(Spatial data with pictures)
○ ○ ○ ○ ○ ○ ○
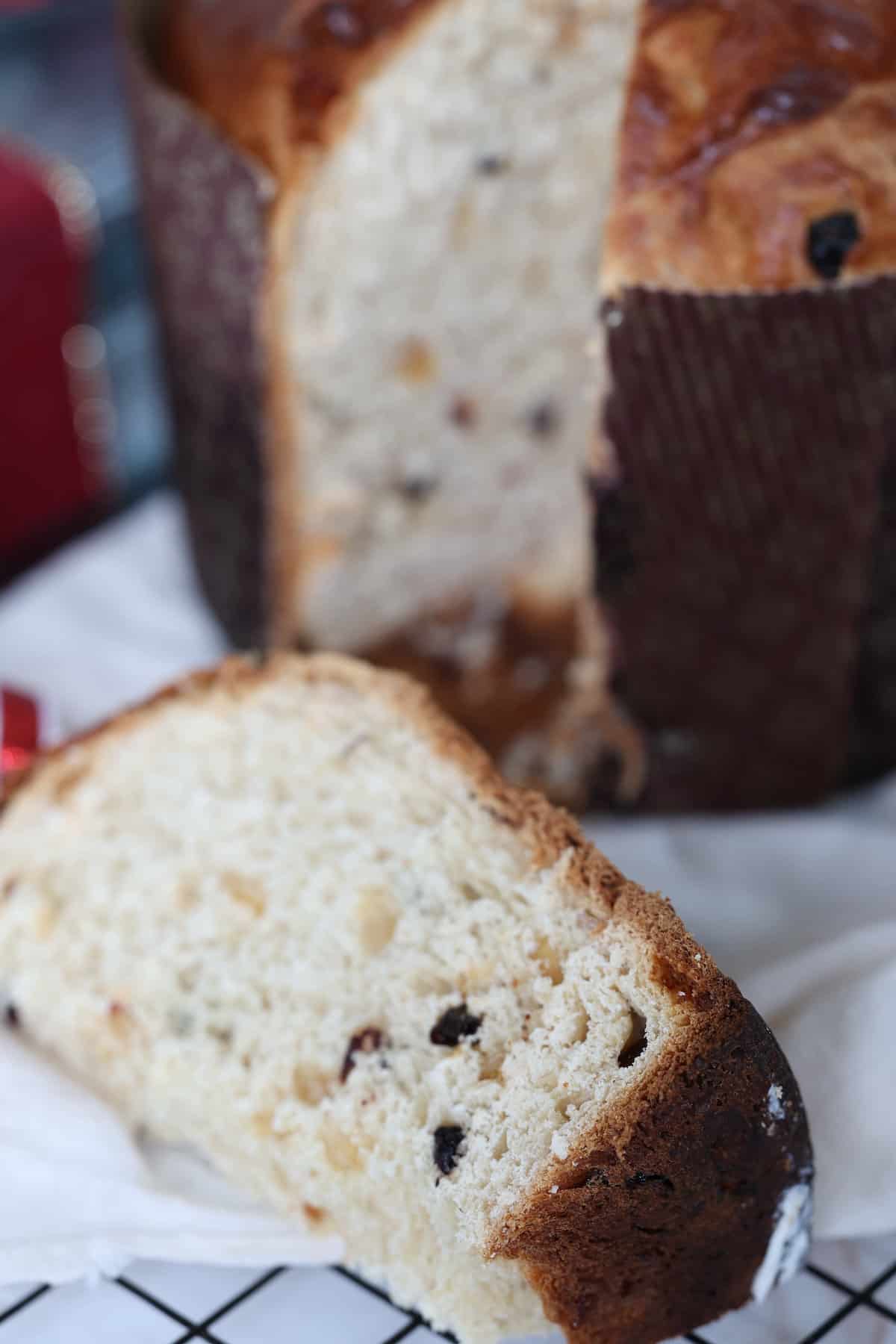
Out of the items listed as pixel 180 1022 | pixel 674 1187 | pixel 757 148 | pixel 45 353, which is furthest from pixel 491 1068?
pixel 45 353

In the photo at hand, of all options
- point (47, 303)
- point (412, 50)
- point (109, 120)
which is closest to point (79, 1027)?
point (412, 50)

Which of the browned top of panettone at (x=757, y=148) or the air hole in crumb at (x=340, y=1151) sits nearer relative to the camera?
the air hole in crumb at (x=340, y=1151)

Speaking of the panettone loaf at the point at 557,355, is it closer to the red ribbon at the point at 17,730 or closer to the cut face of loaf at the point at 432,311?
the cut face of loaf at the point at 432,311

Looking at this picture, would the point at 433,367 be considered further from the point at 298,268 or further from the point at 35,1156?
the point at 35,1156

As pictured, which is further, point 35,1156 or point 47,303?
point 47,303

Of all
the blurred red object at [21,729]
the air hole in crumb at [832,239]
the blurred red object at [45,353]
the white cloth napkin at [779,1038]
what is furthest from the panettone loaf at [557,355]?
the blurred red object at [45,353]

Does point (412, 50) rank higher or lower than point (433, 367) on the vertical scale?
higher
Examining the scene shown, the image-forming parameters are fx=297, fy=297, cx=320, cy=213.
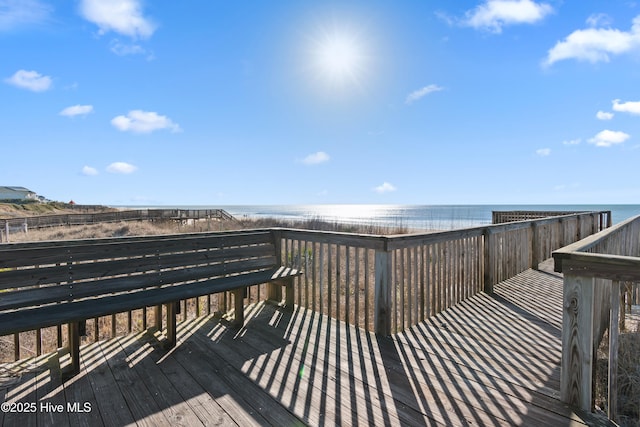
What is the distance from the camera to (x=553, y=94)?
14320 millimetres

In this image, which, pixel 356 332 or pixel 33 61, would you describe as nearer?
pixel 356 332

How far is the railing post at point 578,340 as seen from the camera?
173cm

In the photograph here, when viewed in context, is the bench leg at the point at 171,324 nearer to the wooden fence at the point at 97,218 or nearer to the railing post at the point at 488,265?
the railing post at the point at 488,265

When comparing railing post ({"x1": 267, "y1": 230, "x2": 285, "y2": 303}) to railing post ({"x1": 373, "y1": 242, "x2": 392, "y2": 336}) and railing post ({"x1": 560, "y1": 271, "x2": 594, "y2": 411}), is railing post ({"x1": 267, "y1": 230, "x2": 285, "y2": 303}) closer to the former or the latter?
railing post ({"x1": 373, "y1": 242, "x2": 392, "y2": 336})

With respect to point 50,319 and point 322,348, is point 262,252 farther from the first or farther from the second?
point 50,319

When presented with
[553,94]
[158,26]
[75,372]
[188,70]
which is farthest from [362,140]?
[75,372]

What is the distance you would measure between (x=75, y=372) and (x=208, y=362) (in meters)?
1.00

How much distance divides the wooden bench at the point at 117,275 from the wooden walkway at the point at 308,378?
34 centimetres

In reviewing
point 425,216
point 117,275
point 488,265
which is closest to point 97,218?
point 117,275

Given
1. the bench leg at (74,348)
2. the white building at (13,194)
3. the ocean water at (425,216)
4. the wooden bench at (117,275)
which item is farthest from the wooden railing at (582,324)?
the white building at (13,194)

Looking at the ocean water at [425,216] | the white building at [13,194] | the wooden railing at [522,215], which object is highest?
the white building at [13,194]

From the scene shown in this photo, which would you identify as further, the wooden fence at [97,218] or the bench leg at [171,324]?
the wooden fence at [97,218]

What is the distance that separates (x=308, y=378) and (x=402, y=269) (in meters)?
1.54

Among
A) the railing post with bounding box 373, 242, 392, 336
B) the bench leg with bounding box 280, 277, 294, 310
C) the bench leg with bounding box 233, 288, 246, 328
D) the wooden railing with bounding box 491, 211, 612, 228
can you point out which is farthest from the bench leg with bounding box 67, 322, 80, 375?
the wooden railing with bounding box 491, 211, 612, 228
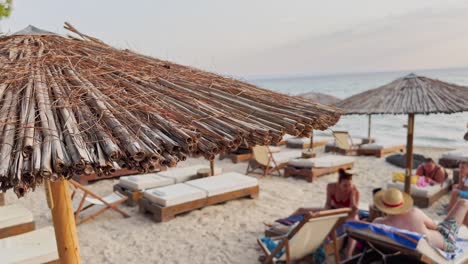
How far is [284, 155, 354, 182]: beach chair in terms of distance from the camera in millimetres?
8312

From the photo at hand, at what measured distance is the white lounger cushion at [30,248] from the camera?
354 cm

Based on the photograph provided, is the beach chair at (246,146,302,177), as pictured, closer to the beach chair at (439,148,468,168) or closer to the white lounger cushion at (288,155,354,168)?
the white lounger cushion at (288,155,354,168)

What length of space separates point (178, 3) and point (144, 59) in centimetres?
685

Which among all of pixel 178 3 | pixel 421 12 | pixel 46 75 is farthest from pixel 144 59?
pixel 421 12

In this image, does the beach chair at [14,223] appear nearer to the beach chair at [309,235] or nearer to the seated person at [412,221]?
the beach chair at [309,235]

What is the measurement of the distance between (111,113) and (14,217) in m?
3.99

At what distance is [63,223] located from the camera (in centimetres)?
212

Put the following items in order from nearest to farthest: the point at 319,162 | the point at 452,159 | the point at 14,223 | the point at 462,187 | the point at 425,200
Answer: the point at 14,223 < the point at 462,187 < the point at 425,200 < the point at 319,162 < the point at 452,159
○ ○ ○ ○ ○ ○ ○
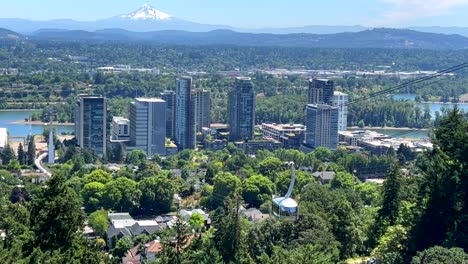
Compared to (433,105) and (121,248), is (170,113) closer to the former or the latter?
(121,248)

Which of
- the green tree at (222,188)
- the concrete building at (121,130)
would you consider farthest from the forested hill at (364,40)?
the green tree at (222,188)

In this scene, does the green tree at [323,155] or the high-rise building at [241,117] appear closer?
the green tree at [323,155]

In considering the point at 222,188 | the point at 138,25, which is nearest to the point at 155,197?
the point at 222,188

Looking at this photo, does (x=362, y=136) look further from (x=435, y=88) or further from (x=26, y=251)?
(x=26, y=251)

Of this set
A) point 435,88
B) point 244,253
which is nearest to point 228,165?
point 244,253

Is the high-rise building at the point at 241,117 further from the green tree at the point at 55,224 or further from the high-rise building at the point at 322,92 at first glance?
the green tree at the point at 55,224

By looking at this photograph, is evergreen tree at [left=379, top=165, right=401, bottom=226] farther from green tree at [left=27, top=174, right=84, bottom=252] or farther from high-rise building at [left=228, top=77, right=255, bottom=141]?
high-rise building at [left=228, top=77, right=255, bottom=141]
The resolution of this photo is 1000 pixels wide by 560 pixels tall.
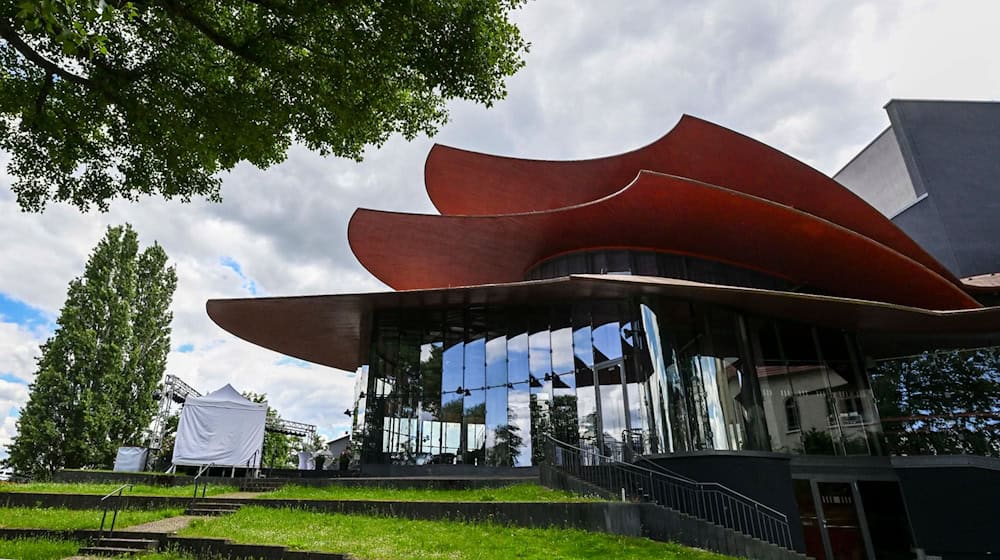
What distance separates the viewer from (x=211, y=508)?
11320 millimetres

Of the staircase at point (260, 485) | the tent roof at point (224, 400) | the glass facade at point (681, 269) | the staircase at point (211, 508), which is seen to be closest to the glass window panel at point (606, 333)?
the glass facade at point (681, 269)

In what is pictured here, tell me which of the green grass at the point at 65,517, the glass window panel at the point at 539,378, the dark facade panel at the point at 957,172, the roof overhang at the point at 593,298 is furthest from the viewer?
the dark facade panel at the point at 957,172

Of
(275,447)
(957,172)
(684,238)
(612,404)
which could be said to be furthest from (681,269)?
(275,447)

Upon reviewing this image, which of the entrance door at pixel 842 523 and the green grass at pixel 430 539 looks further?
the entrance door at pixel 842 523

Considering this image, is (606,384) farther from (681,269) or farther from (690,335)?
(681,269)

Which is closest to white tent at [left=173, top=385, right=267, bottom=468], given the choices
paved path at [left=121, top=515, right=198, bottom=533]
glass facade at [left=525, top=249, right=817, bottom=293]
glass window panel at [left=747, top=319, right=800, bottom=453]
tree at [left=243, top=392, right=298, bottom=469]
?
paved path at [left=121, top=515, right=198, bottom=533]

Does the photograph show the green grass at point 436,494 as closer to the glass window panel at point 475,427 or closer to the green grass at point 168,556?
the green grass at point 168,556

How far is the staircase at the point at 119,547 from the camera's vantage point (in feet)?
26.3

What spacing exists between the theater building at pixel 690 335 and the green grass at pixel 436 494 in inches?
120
○ ○ ○ ○ ○ ○ ○
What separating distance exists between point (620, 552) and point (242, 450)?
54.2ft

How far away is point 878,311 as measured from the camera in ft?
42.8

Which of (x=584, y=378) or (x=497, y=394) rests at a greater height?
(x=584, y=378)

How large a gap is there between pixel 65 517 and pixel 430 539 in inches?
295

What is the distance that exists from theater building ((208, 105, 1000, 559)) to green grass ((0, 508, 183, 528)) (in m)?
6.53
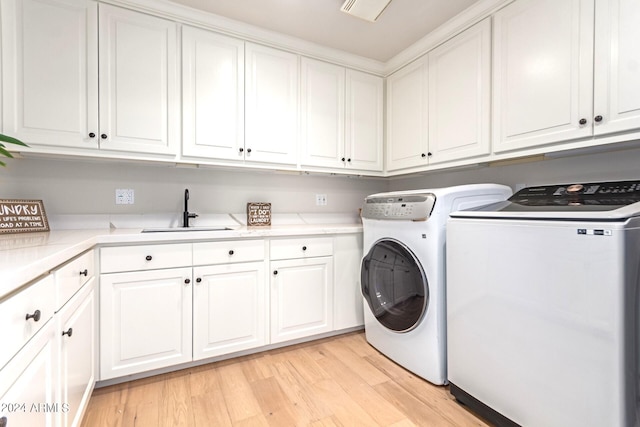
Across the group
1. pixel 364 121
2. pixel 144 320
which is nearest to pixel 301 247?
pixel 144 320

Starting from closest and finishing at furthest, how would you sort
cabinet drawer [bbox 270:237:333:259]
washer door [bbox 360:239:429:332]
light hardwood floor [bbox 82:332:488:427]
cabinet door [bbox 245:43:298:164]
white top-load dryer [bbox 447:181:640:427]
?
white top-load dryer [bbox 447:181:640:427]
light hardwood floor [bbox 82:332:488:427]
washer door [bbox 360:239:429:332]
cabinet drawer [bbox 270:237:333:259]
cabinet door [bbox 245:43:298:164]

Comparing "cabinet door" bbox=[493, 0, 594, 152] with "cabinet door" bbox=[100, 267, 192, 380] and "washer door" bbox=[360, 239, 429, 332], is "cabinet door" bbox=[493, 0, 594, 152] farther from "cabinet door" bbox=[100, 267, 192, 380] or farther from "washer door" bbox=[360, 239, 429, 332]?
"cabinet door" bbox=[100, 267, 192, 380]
○ ○ ○ ○ ○ ○ ○
* **STATED TASK**
Count the lines of the material above that contain the string "viewer", treating uppercase and lowercase letters as distinct, and give only the number.

* **THE OUTPUT**
2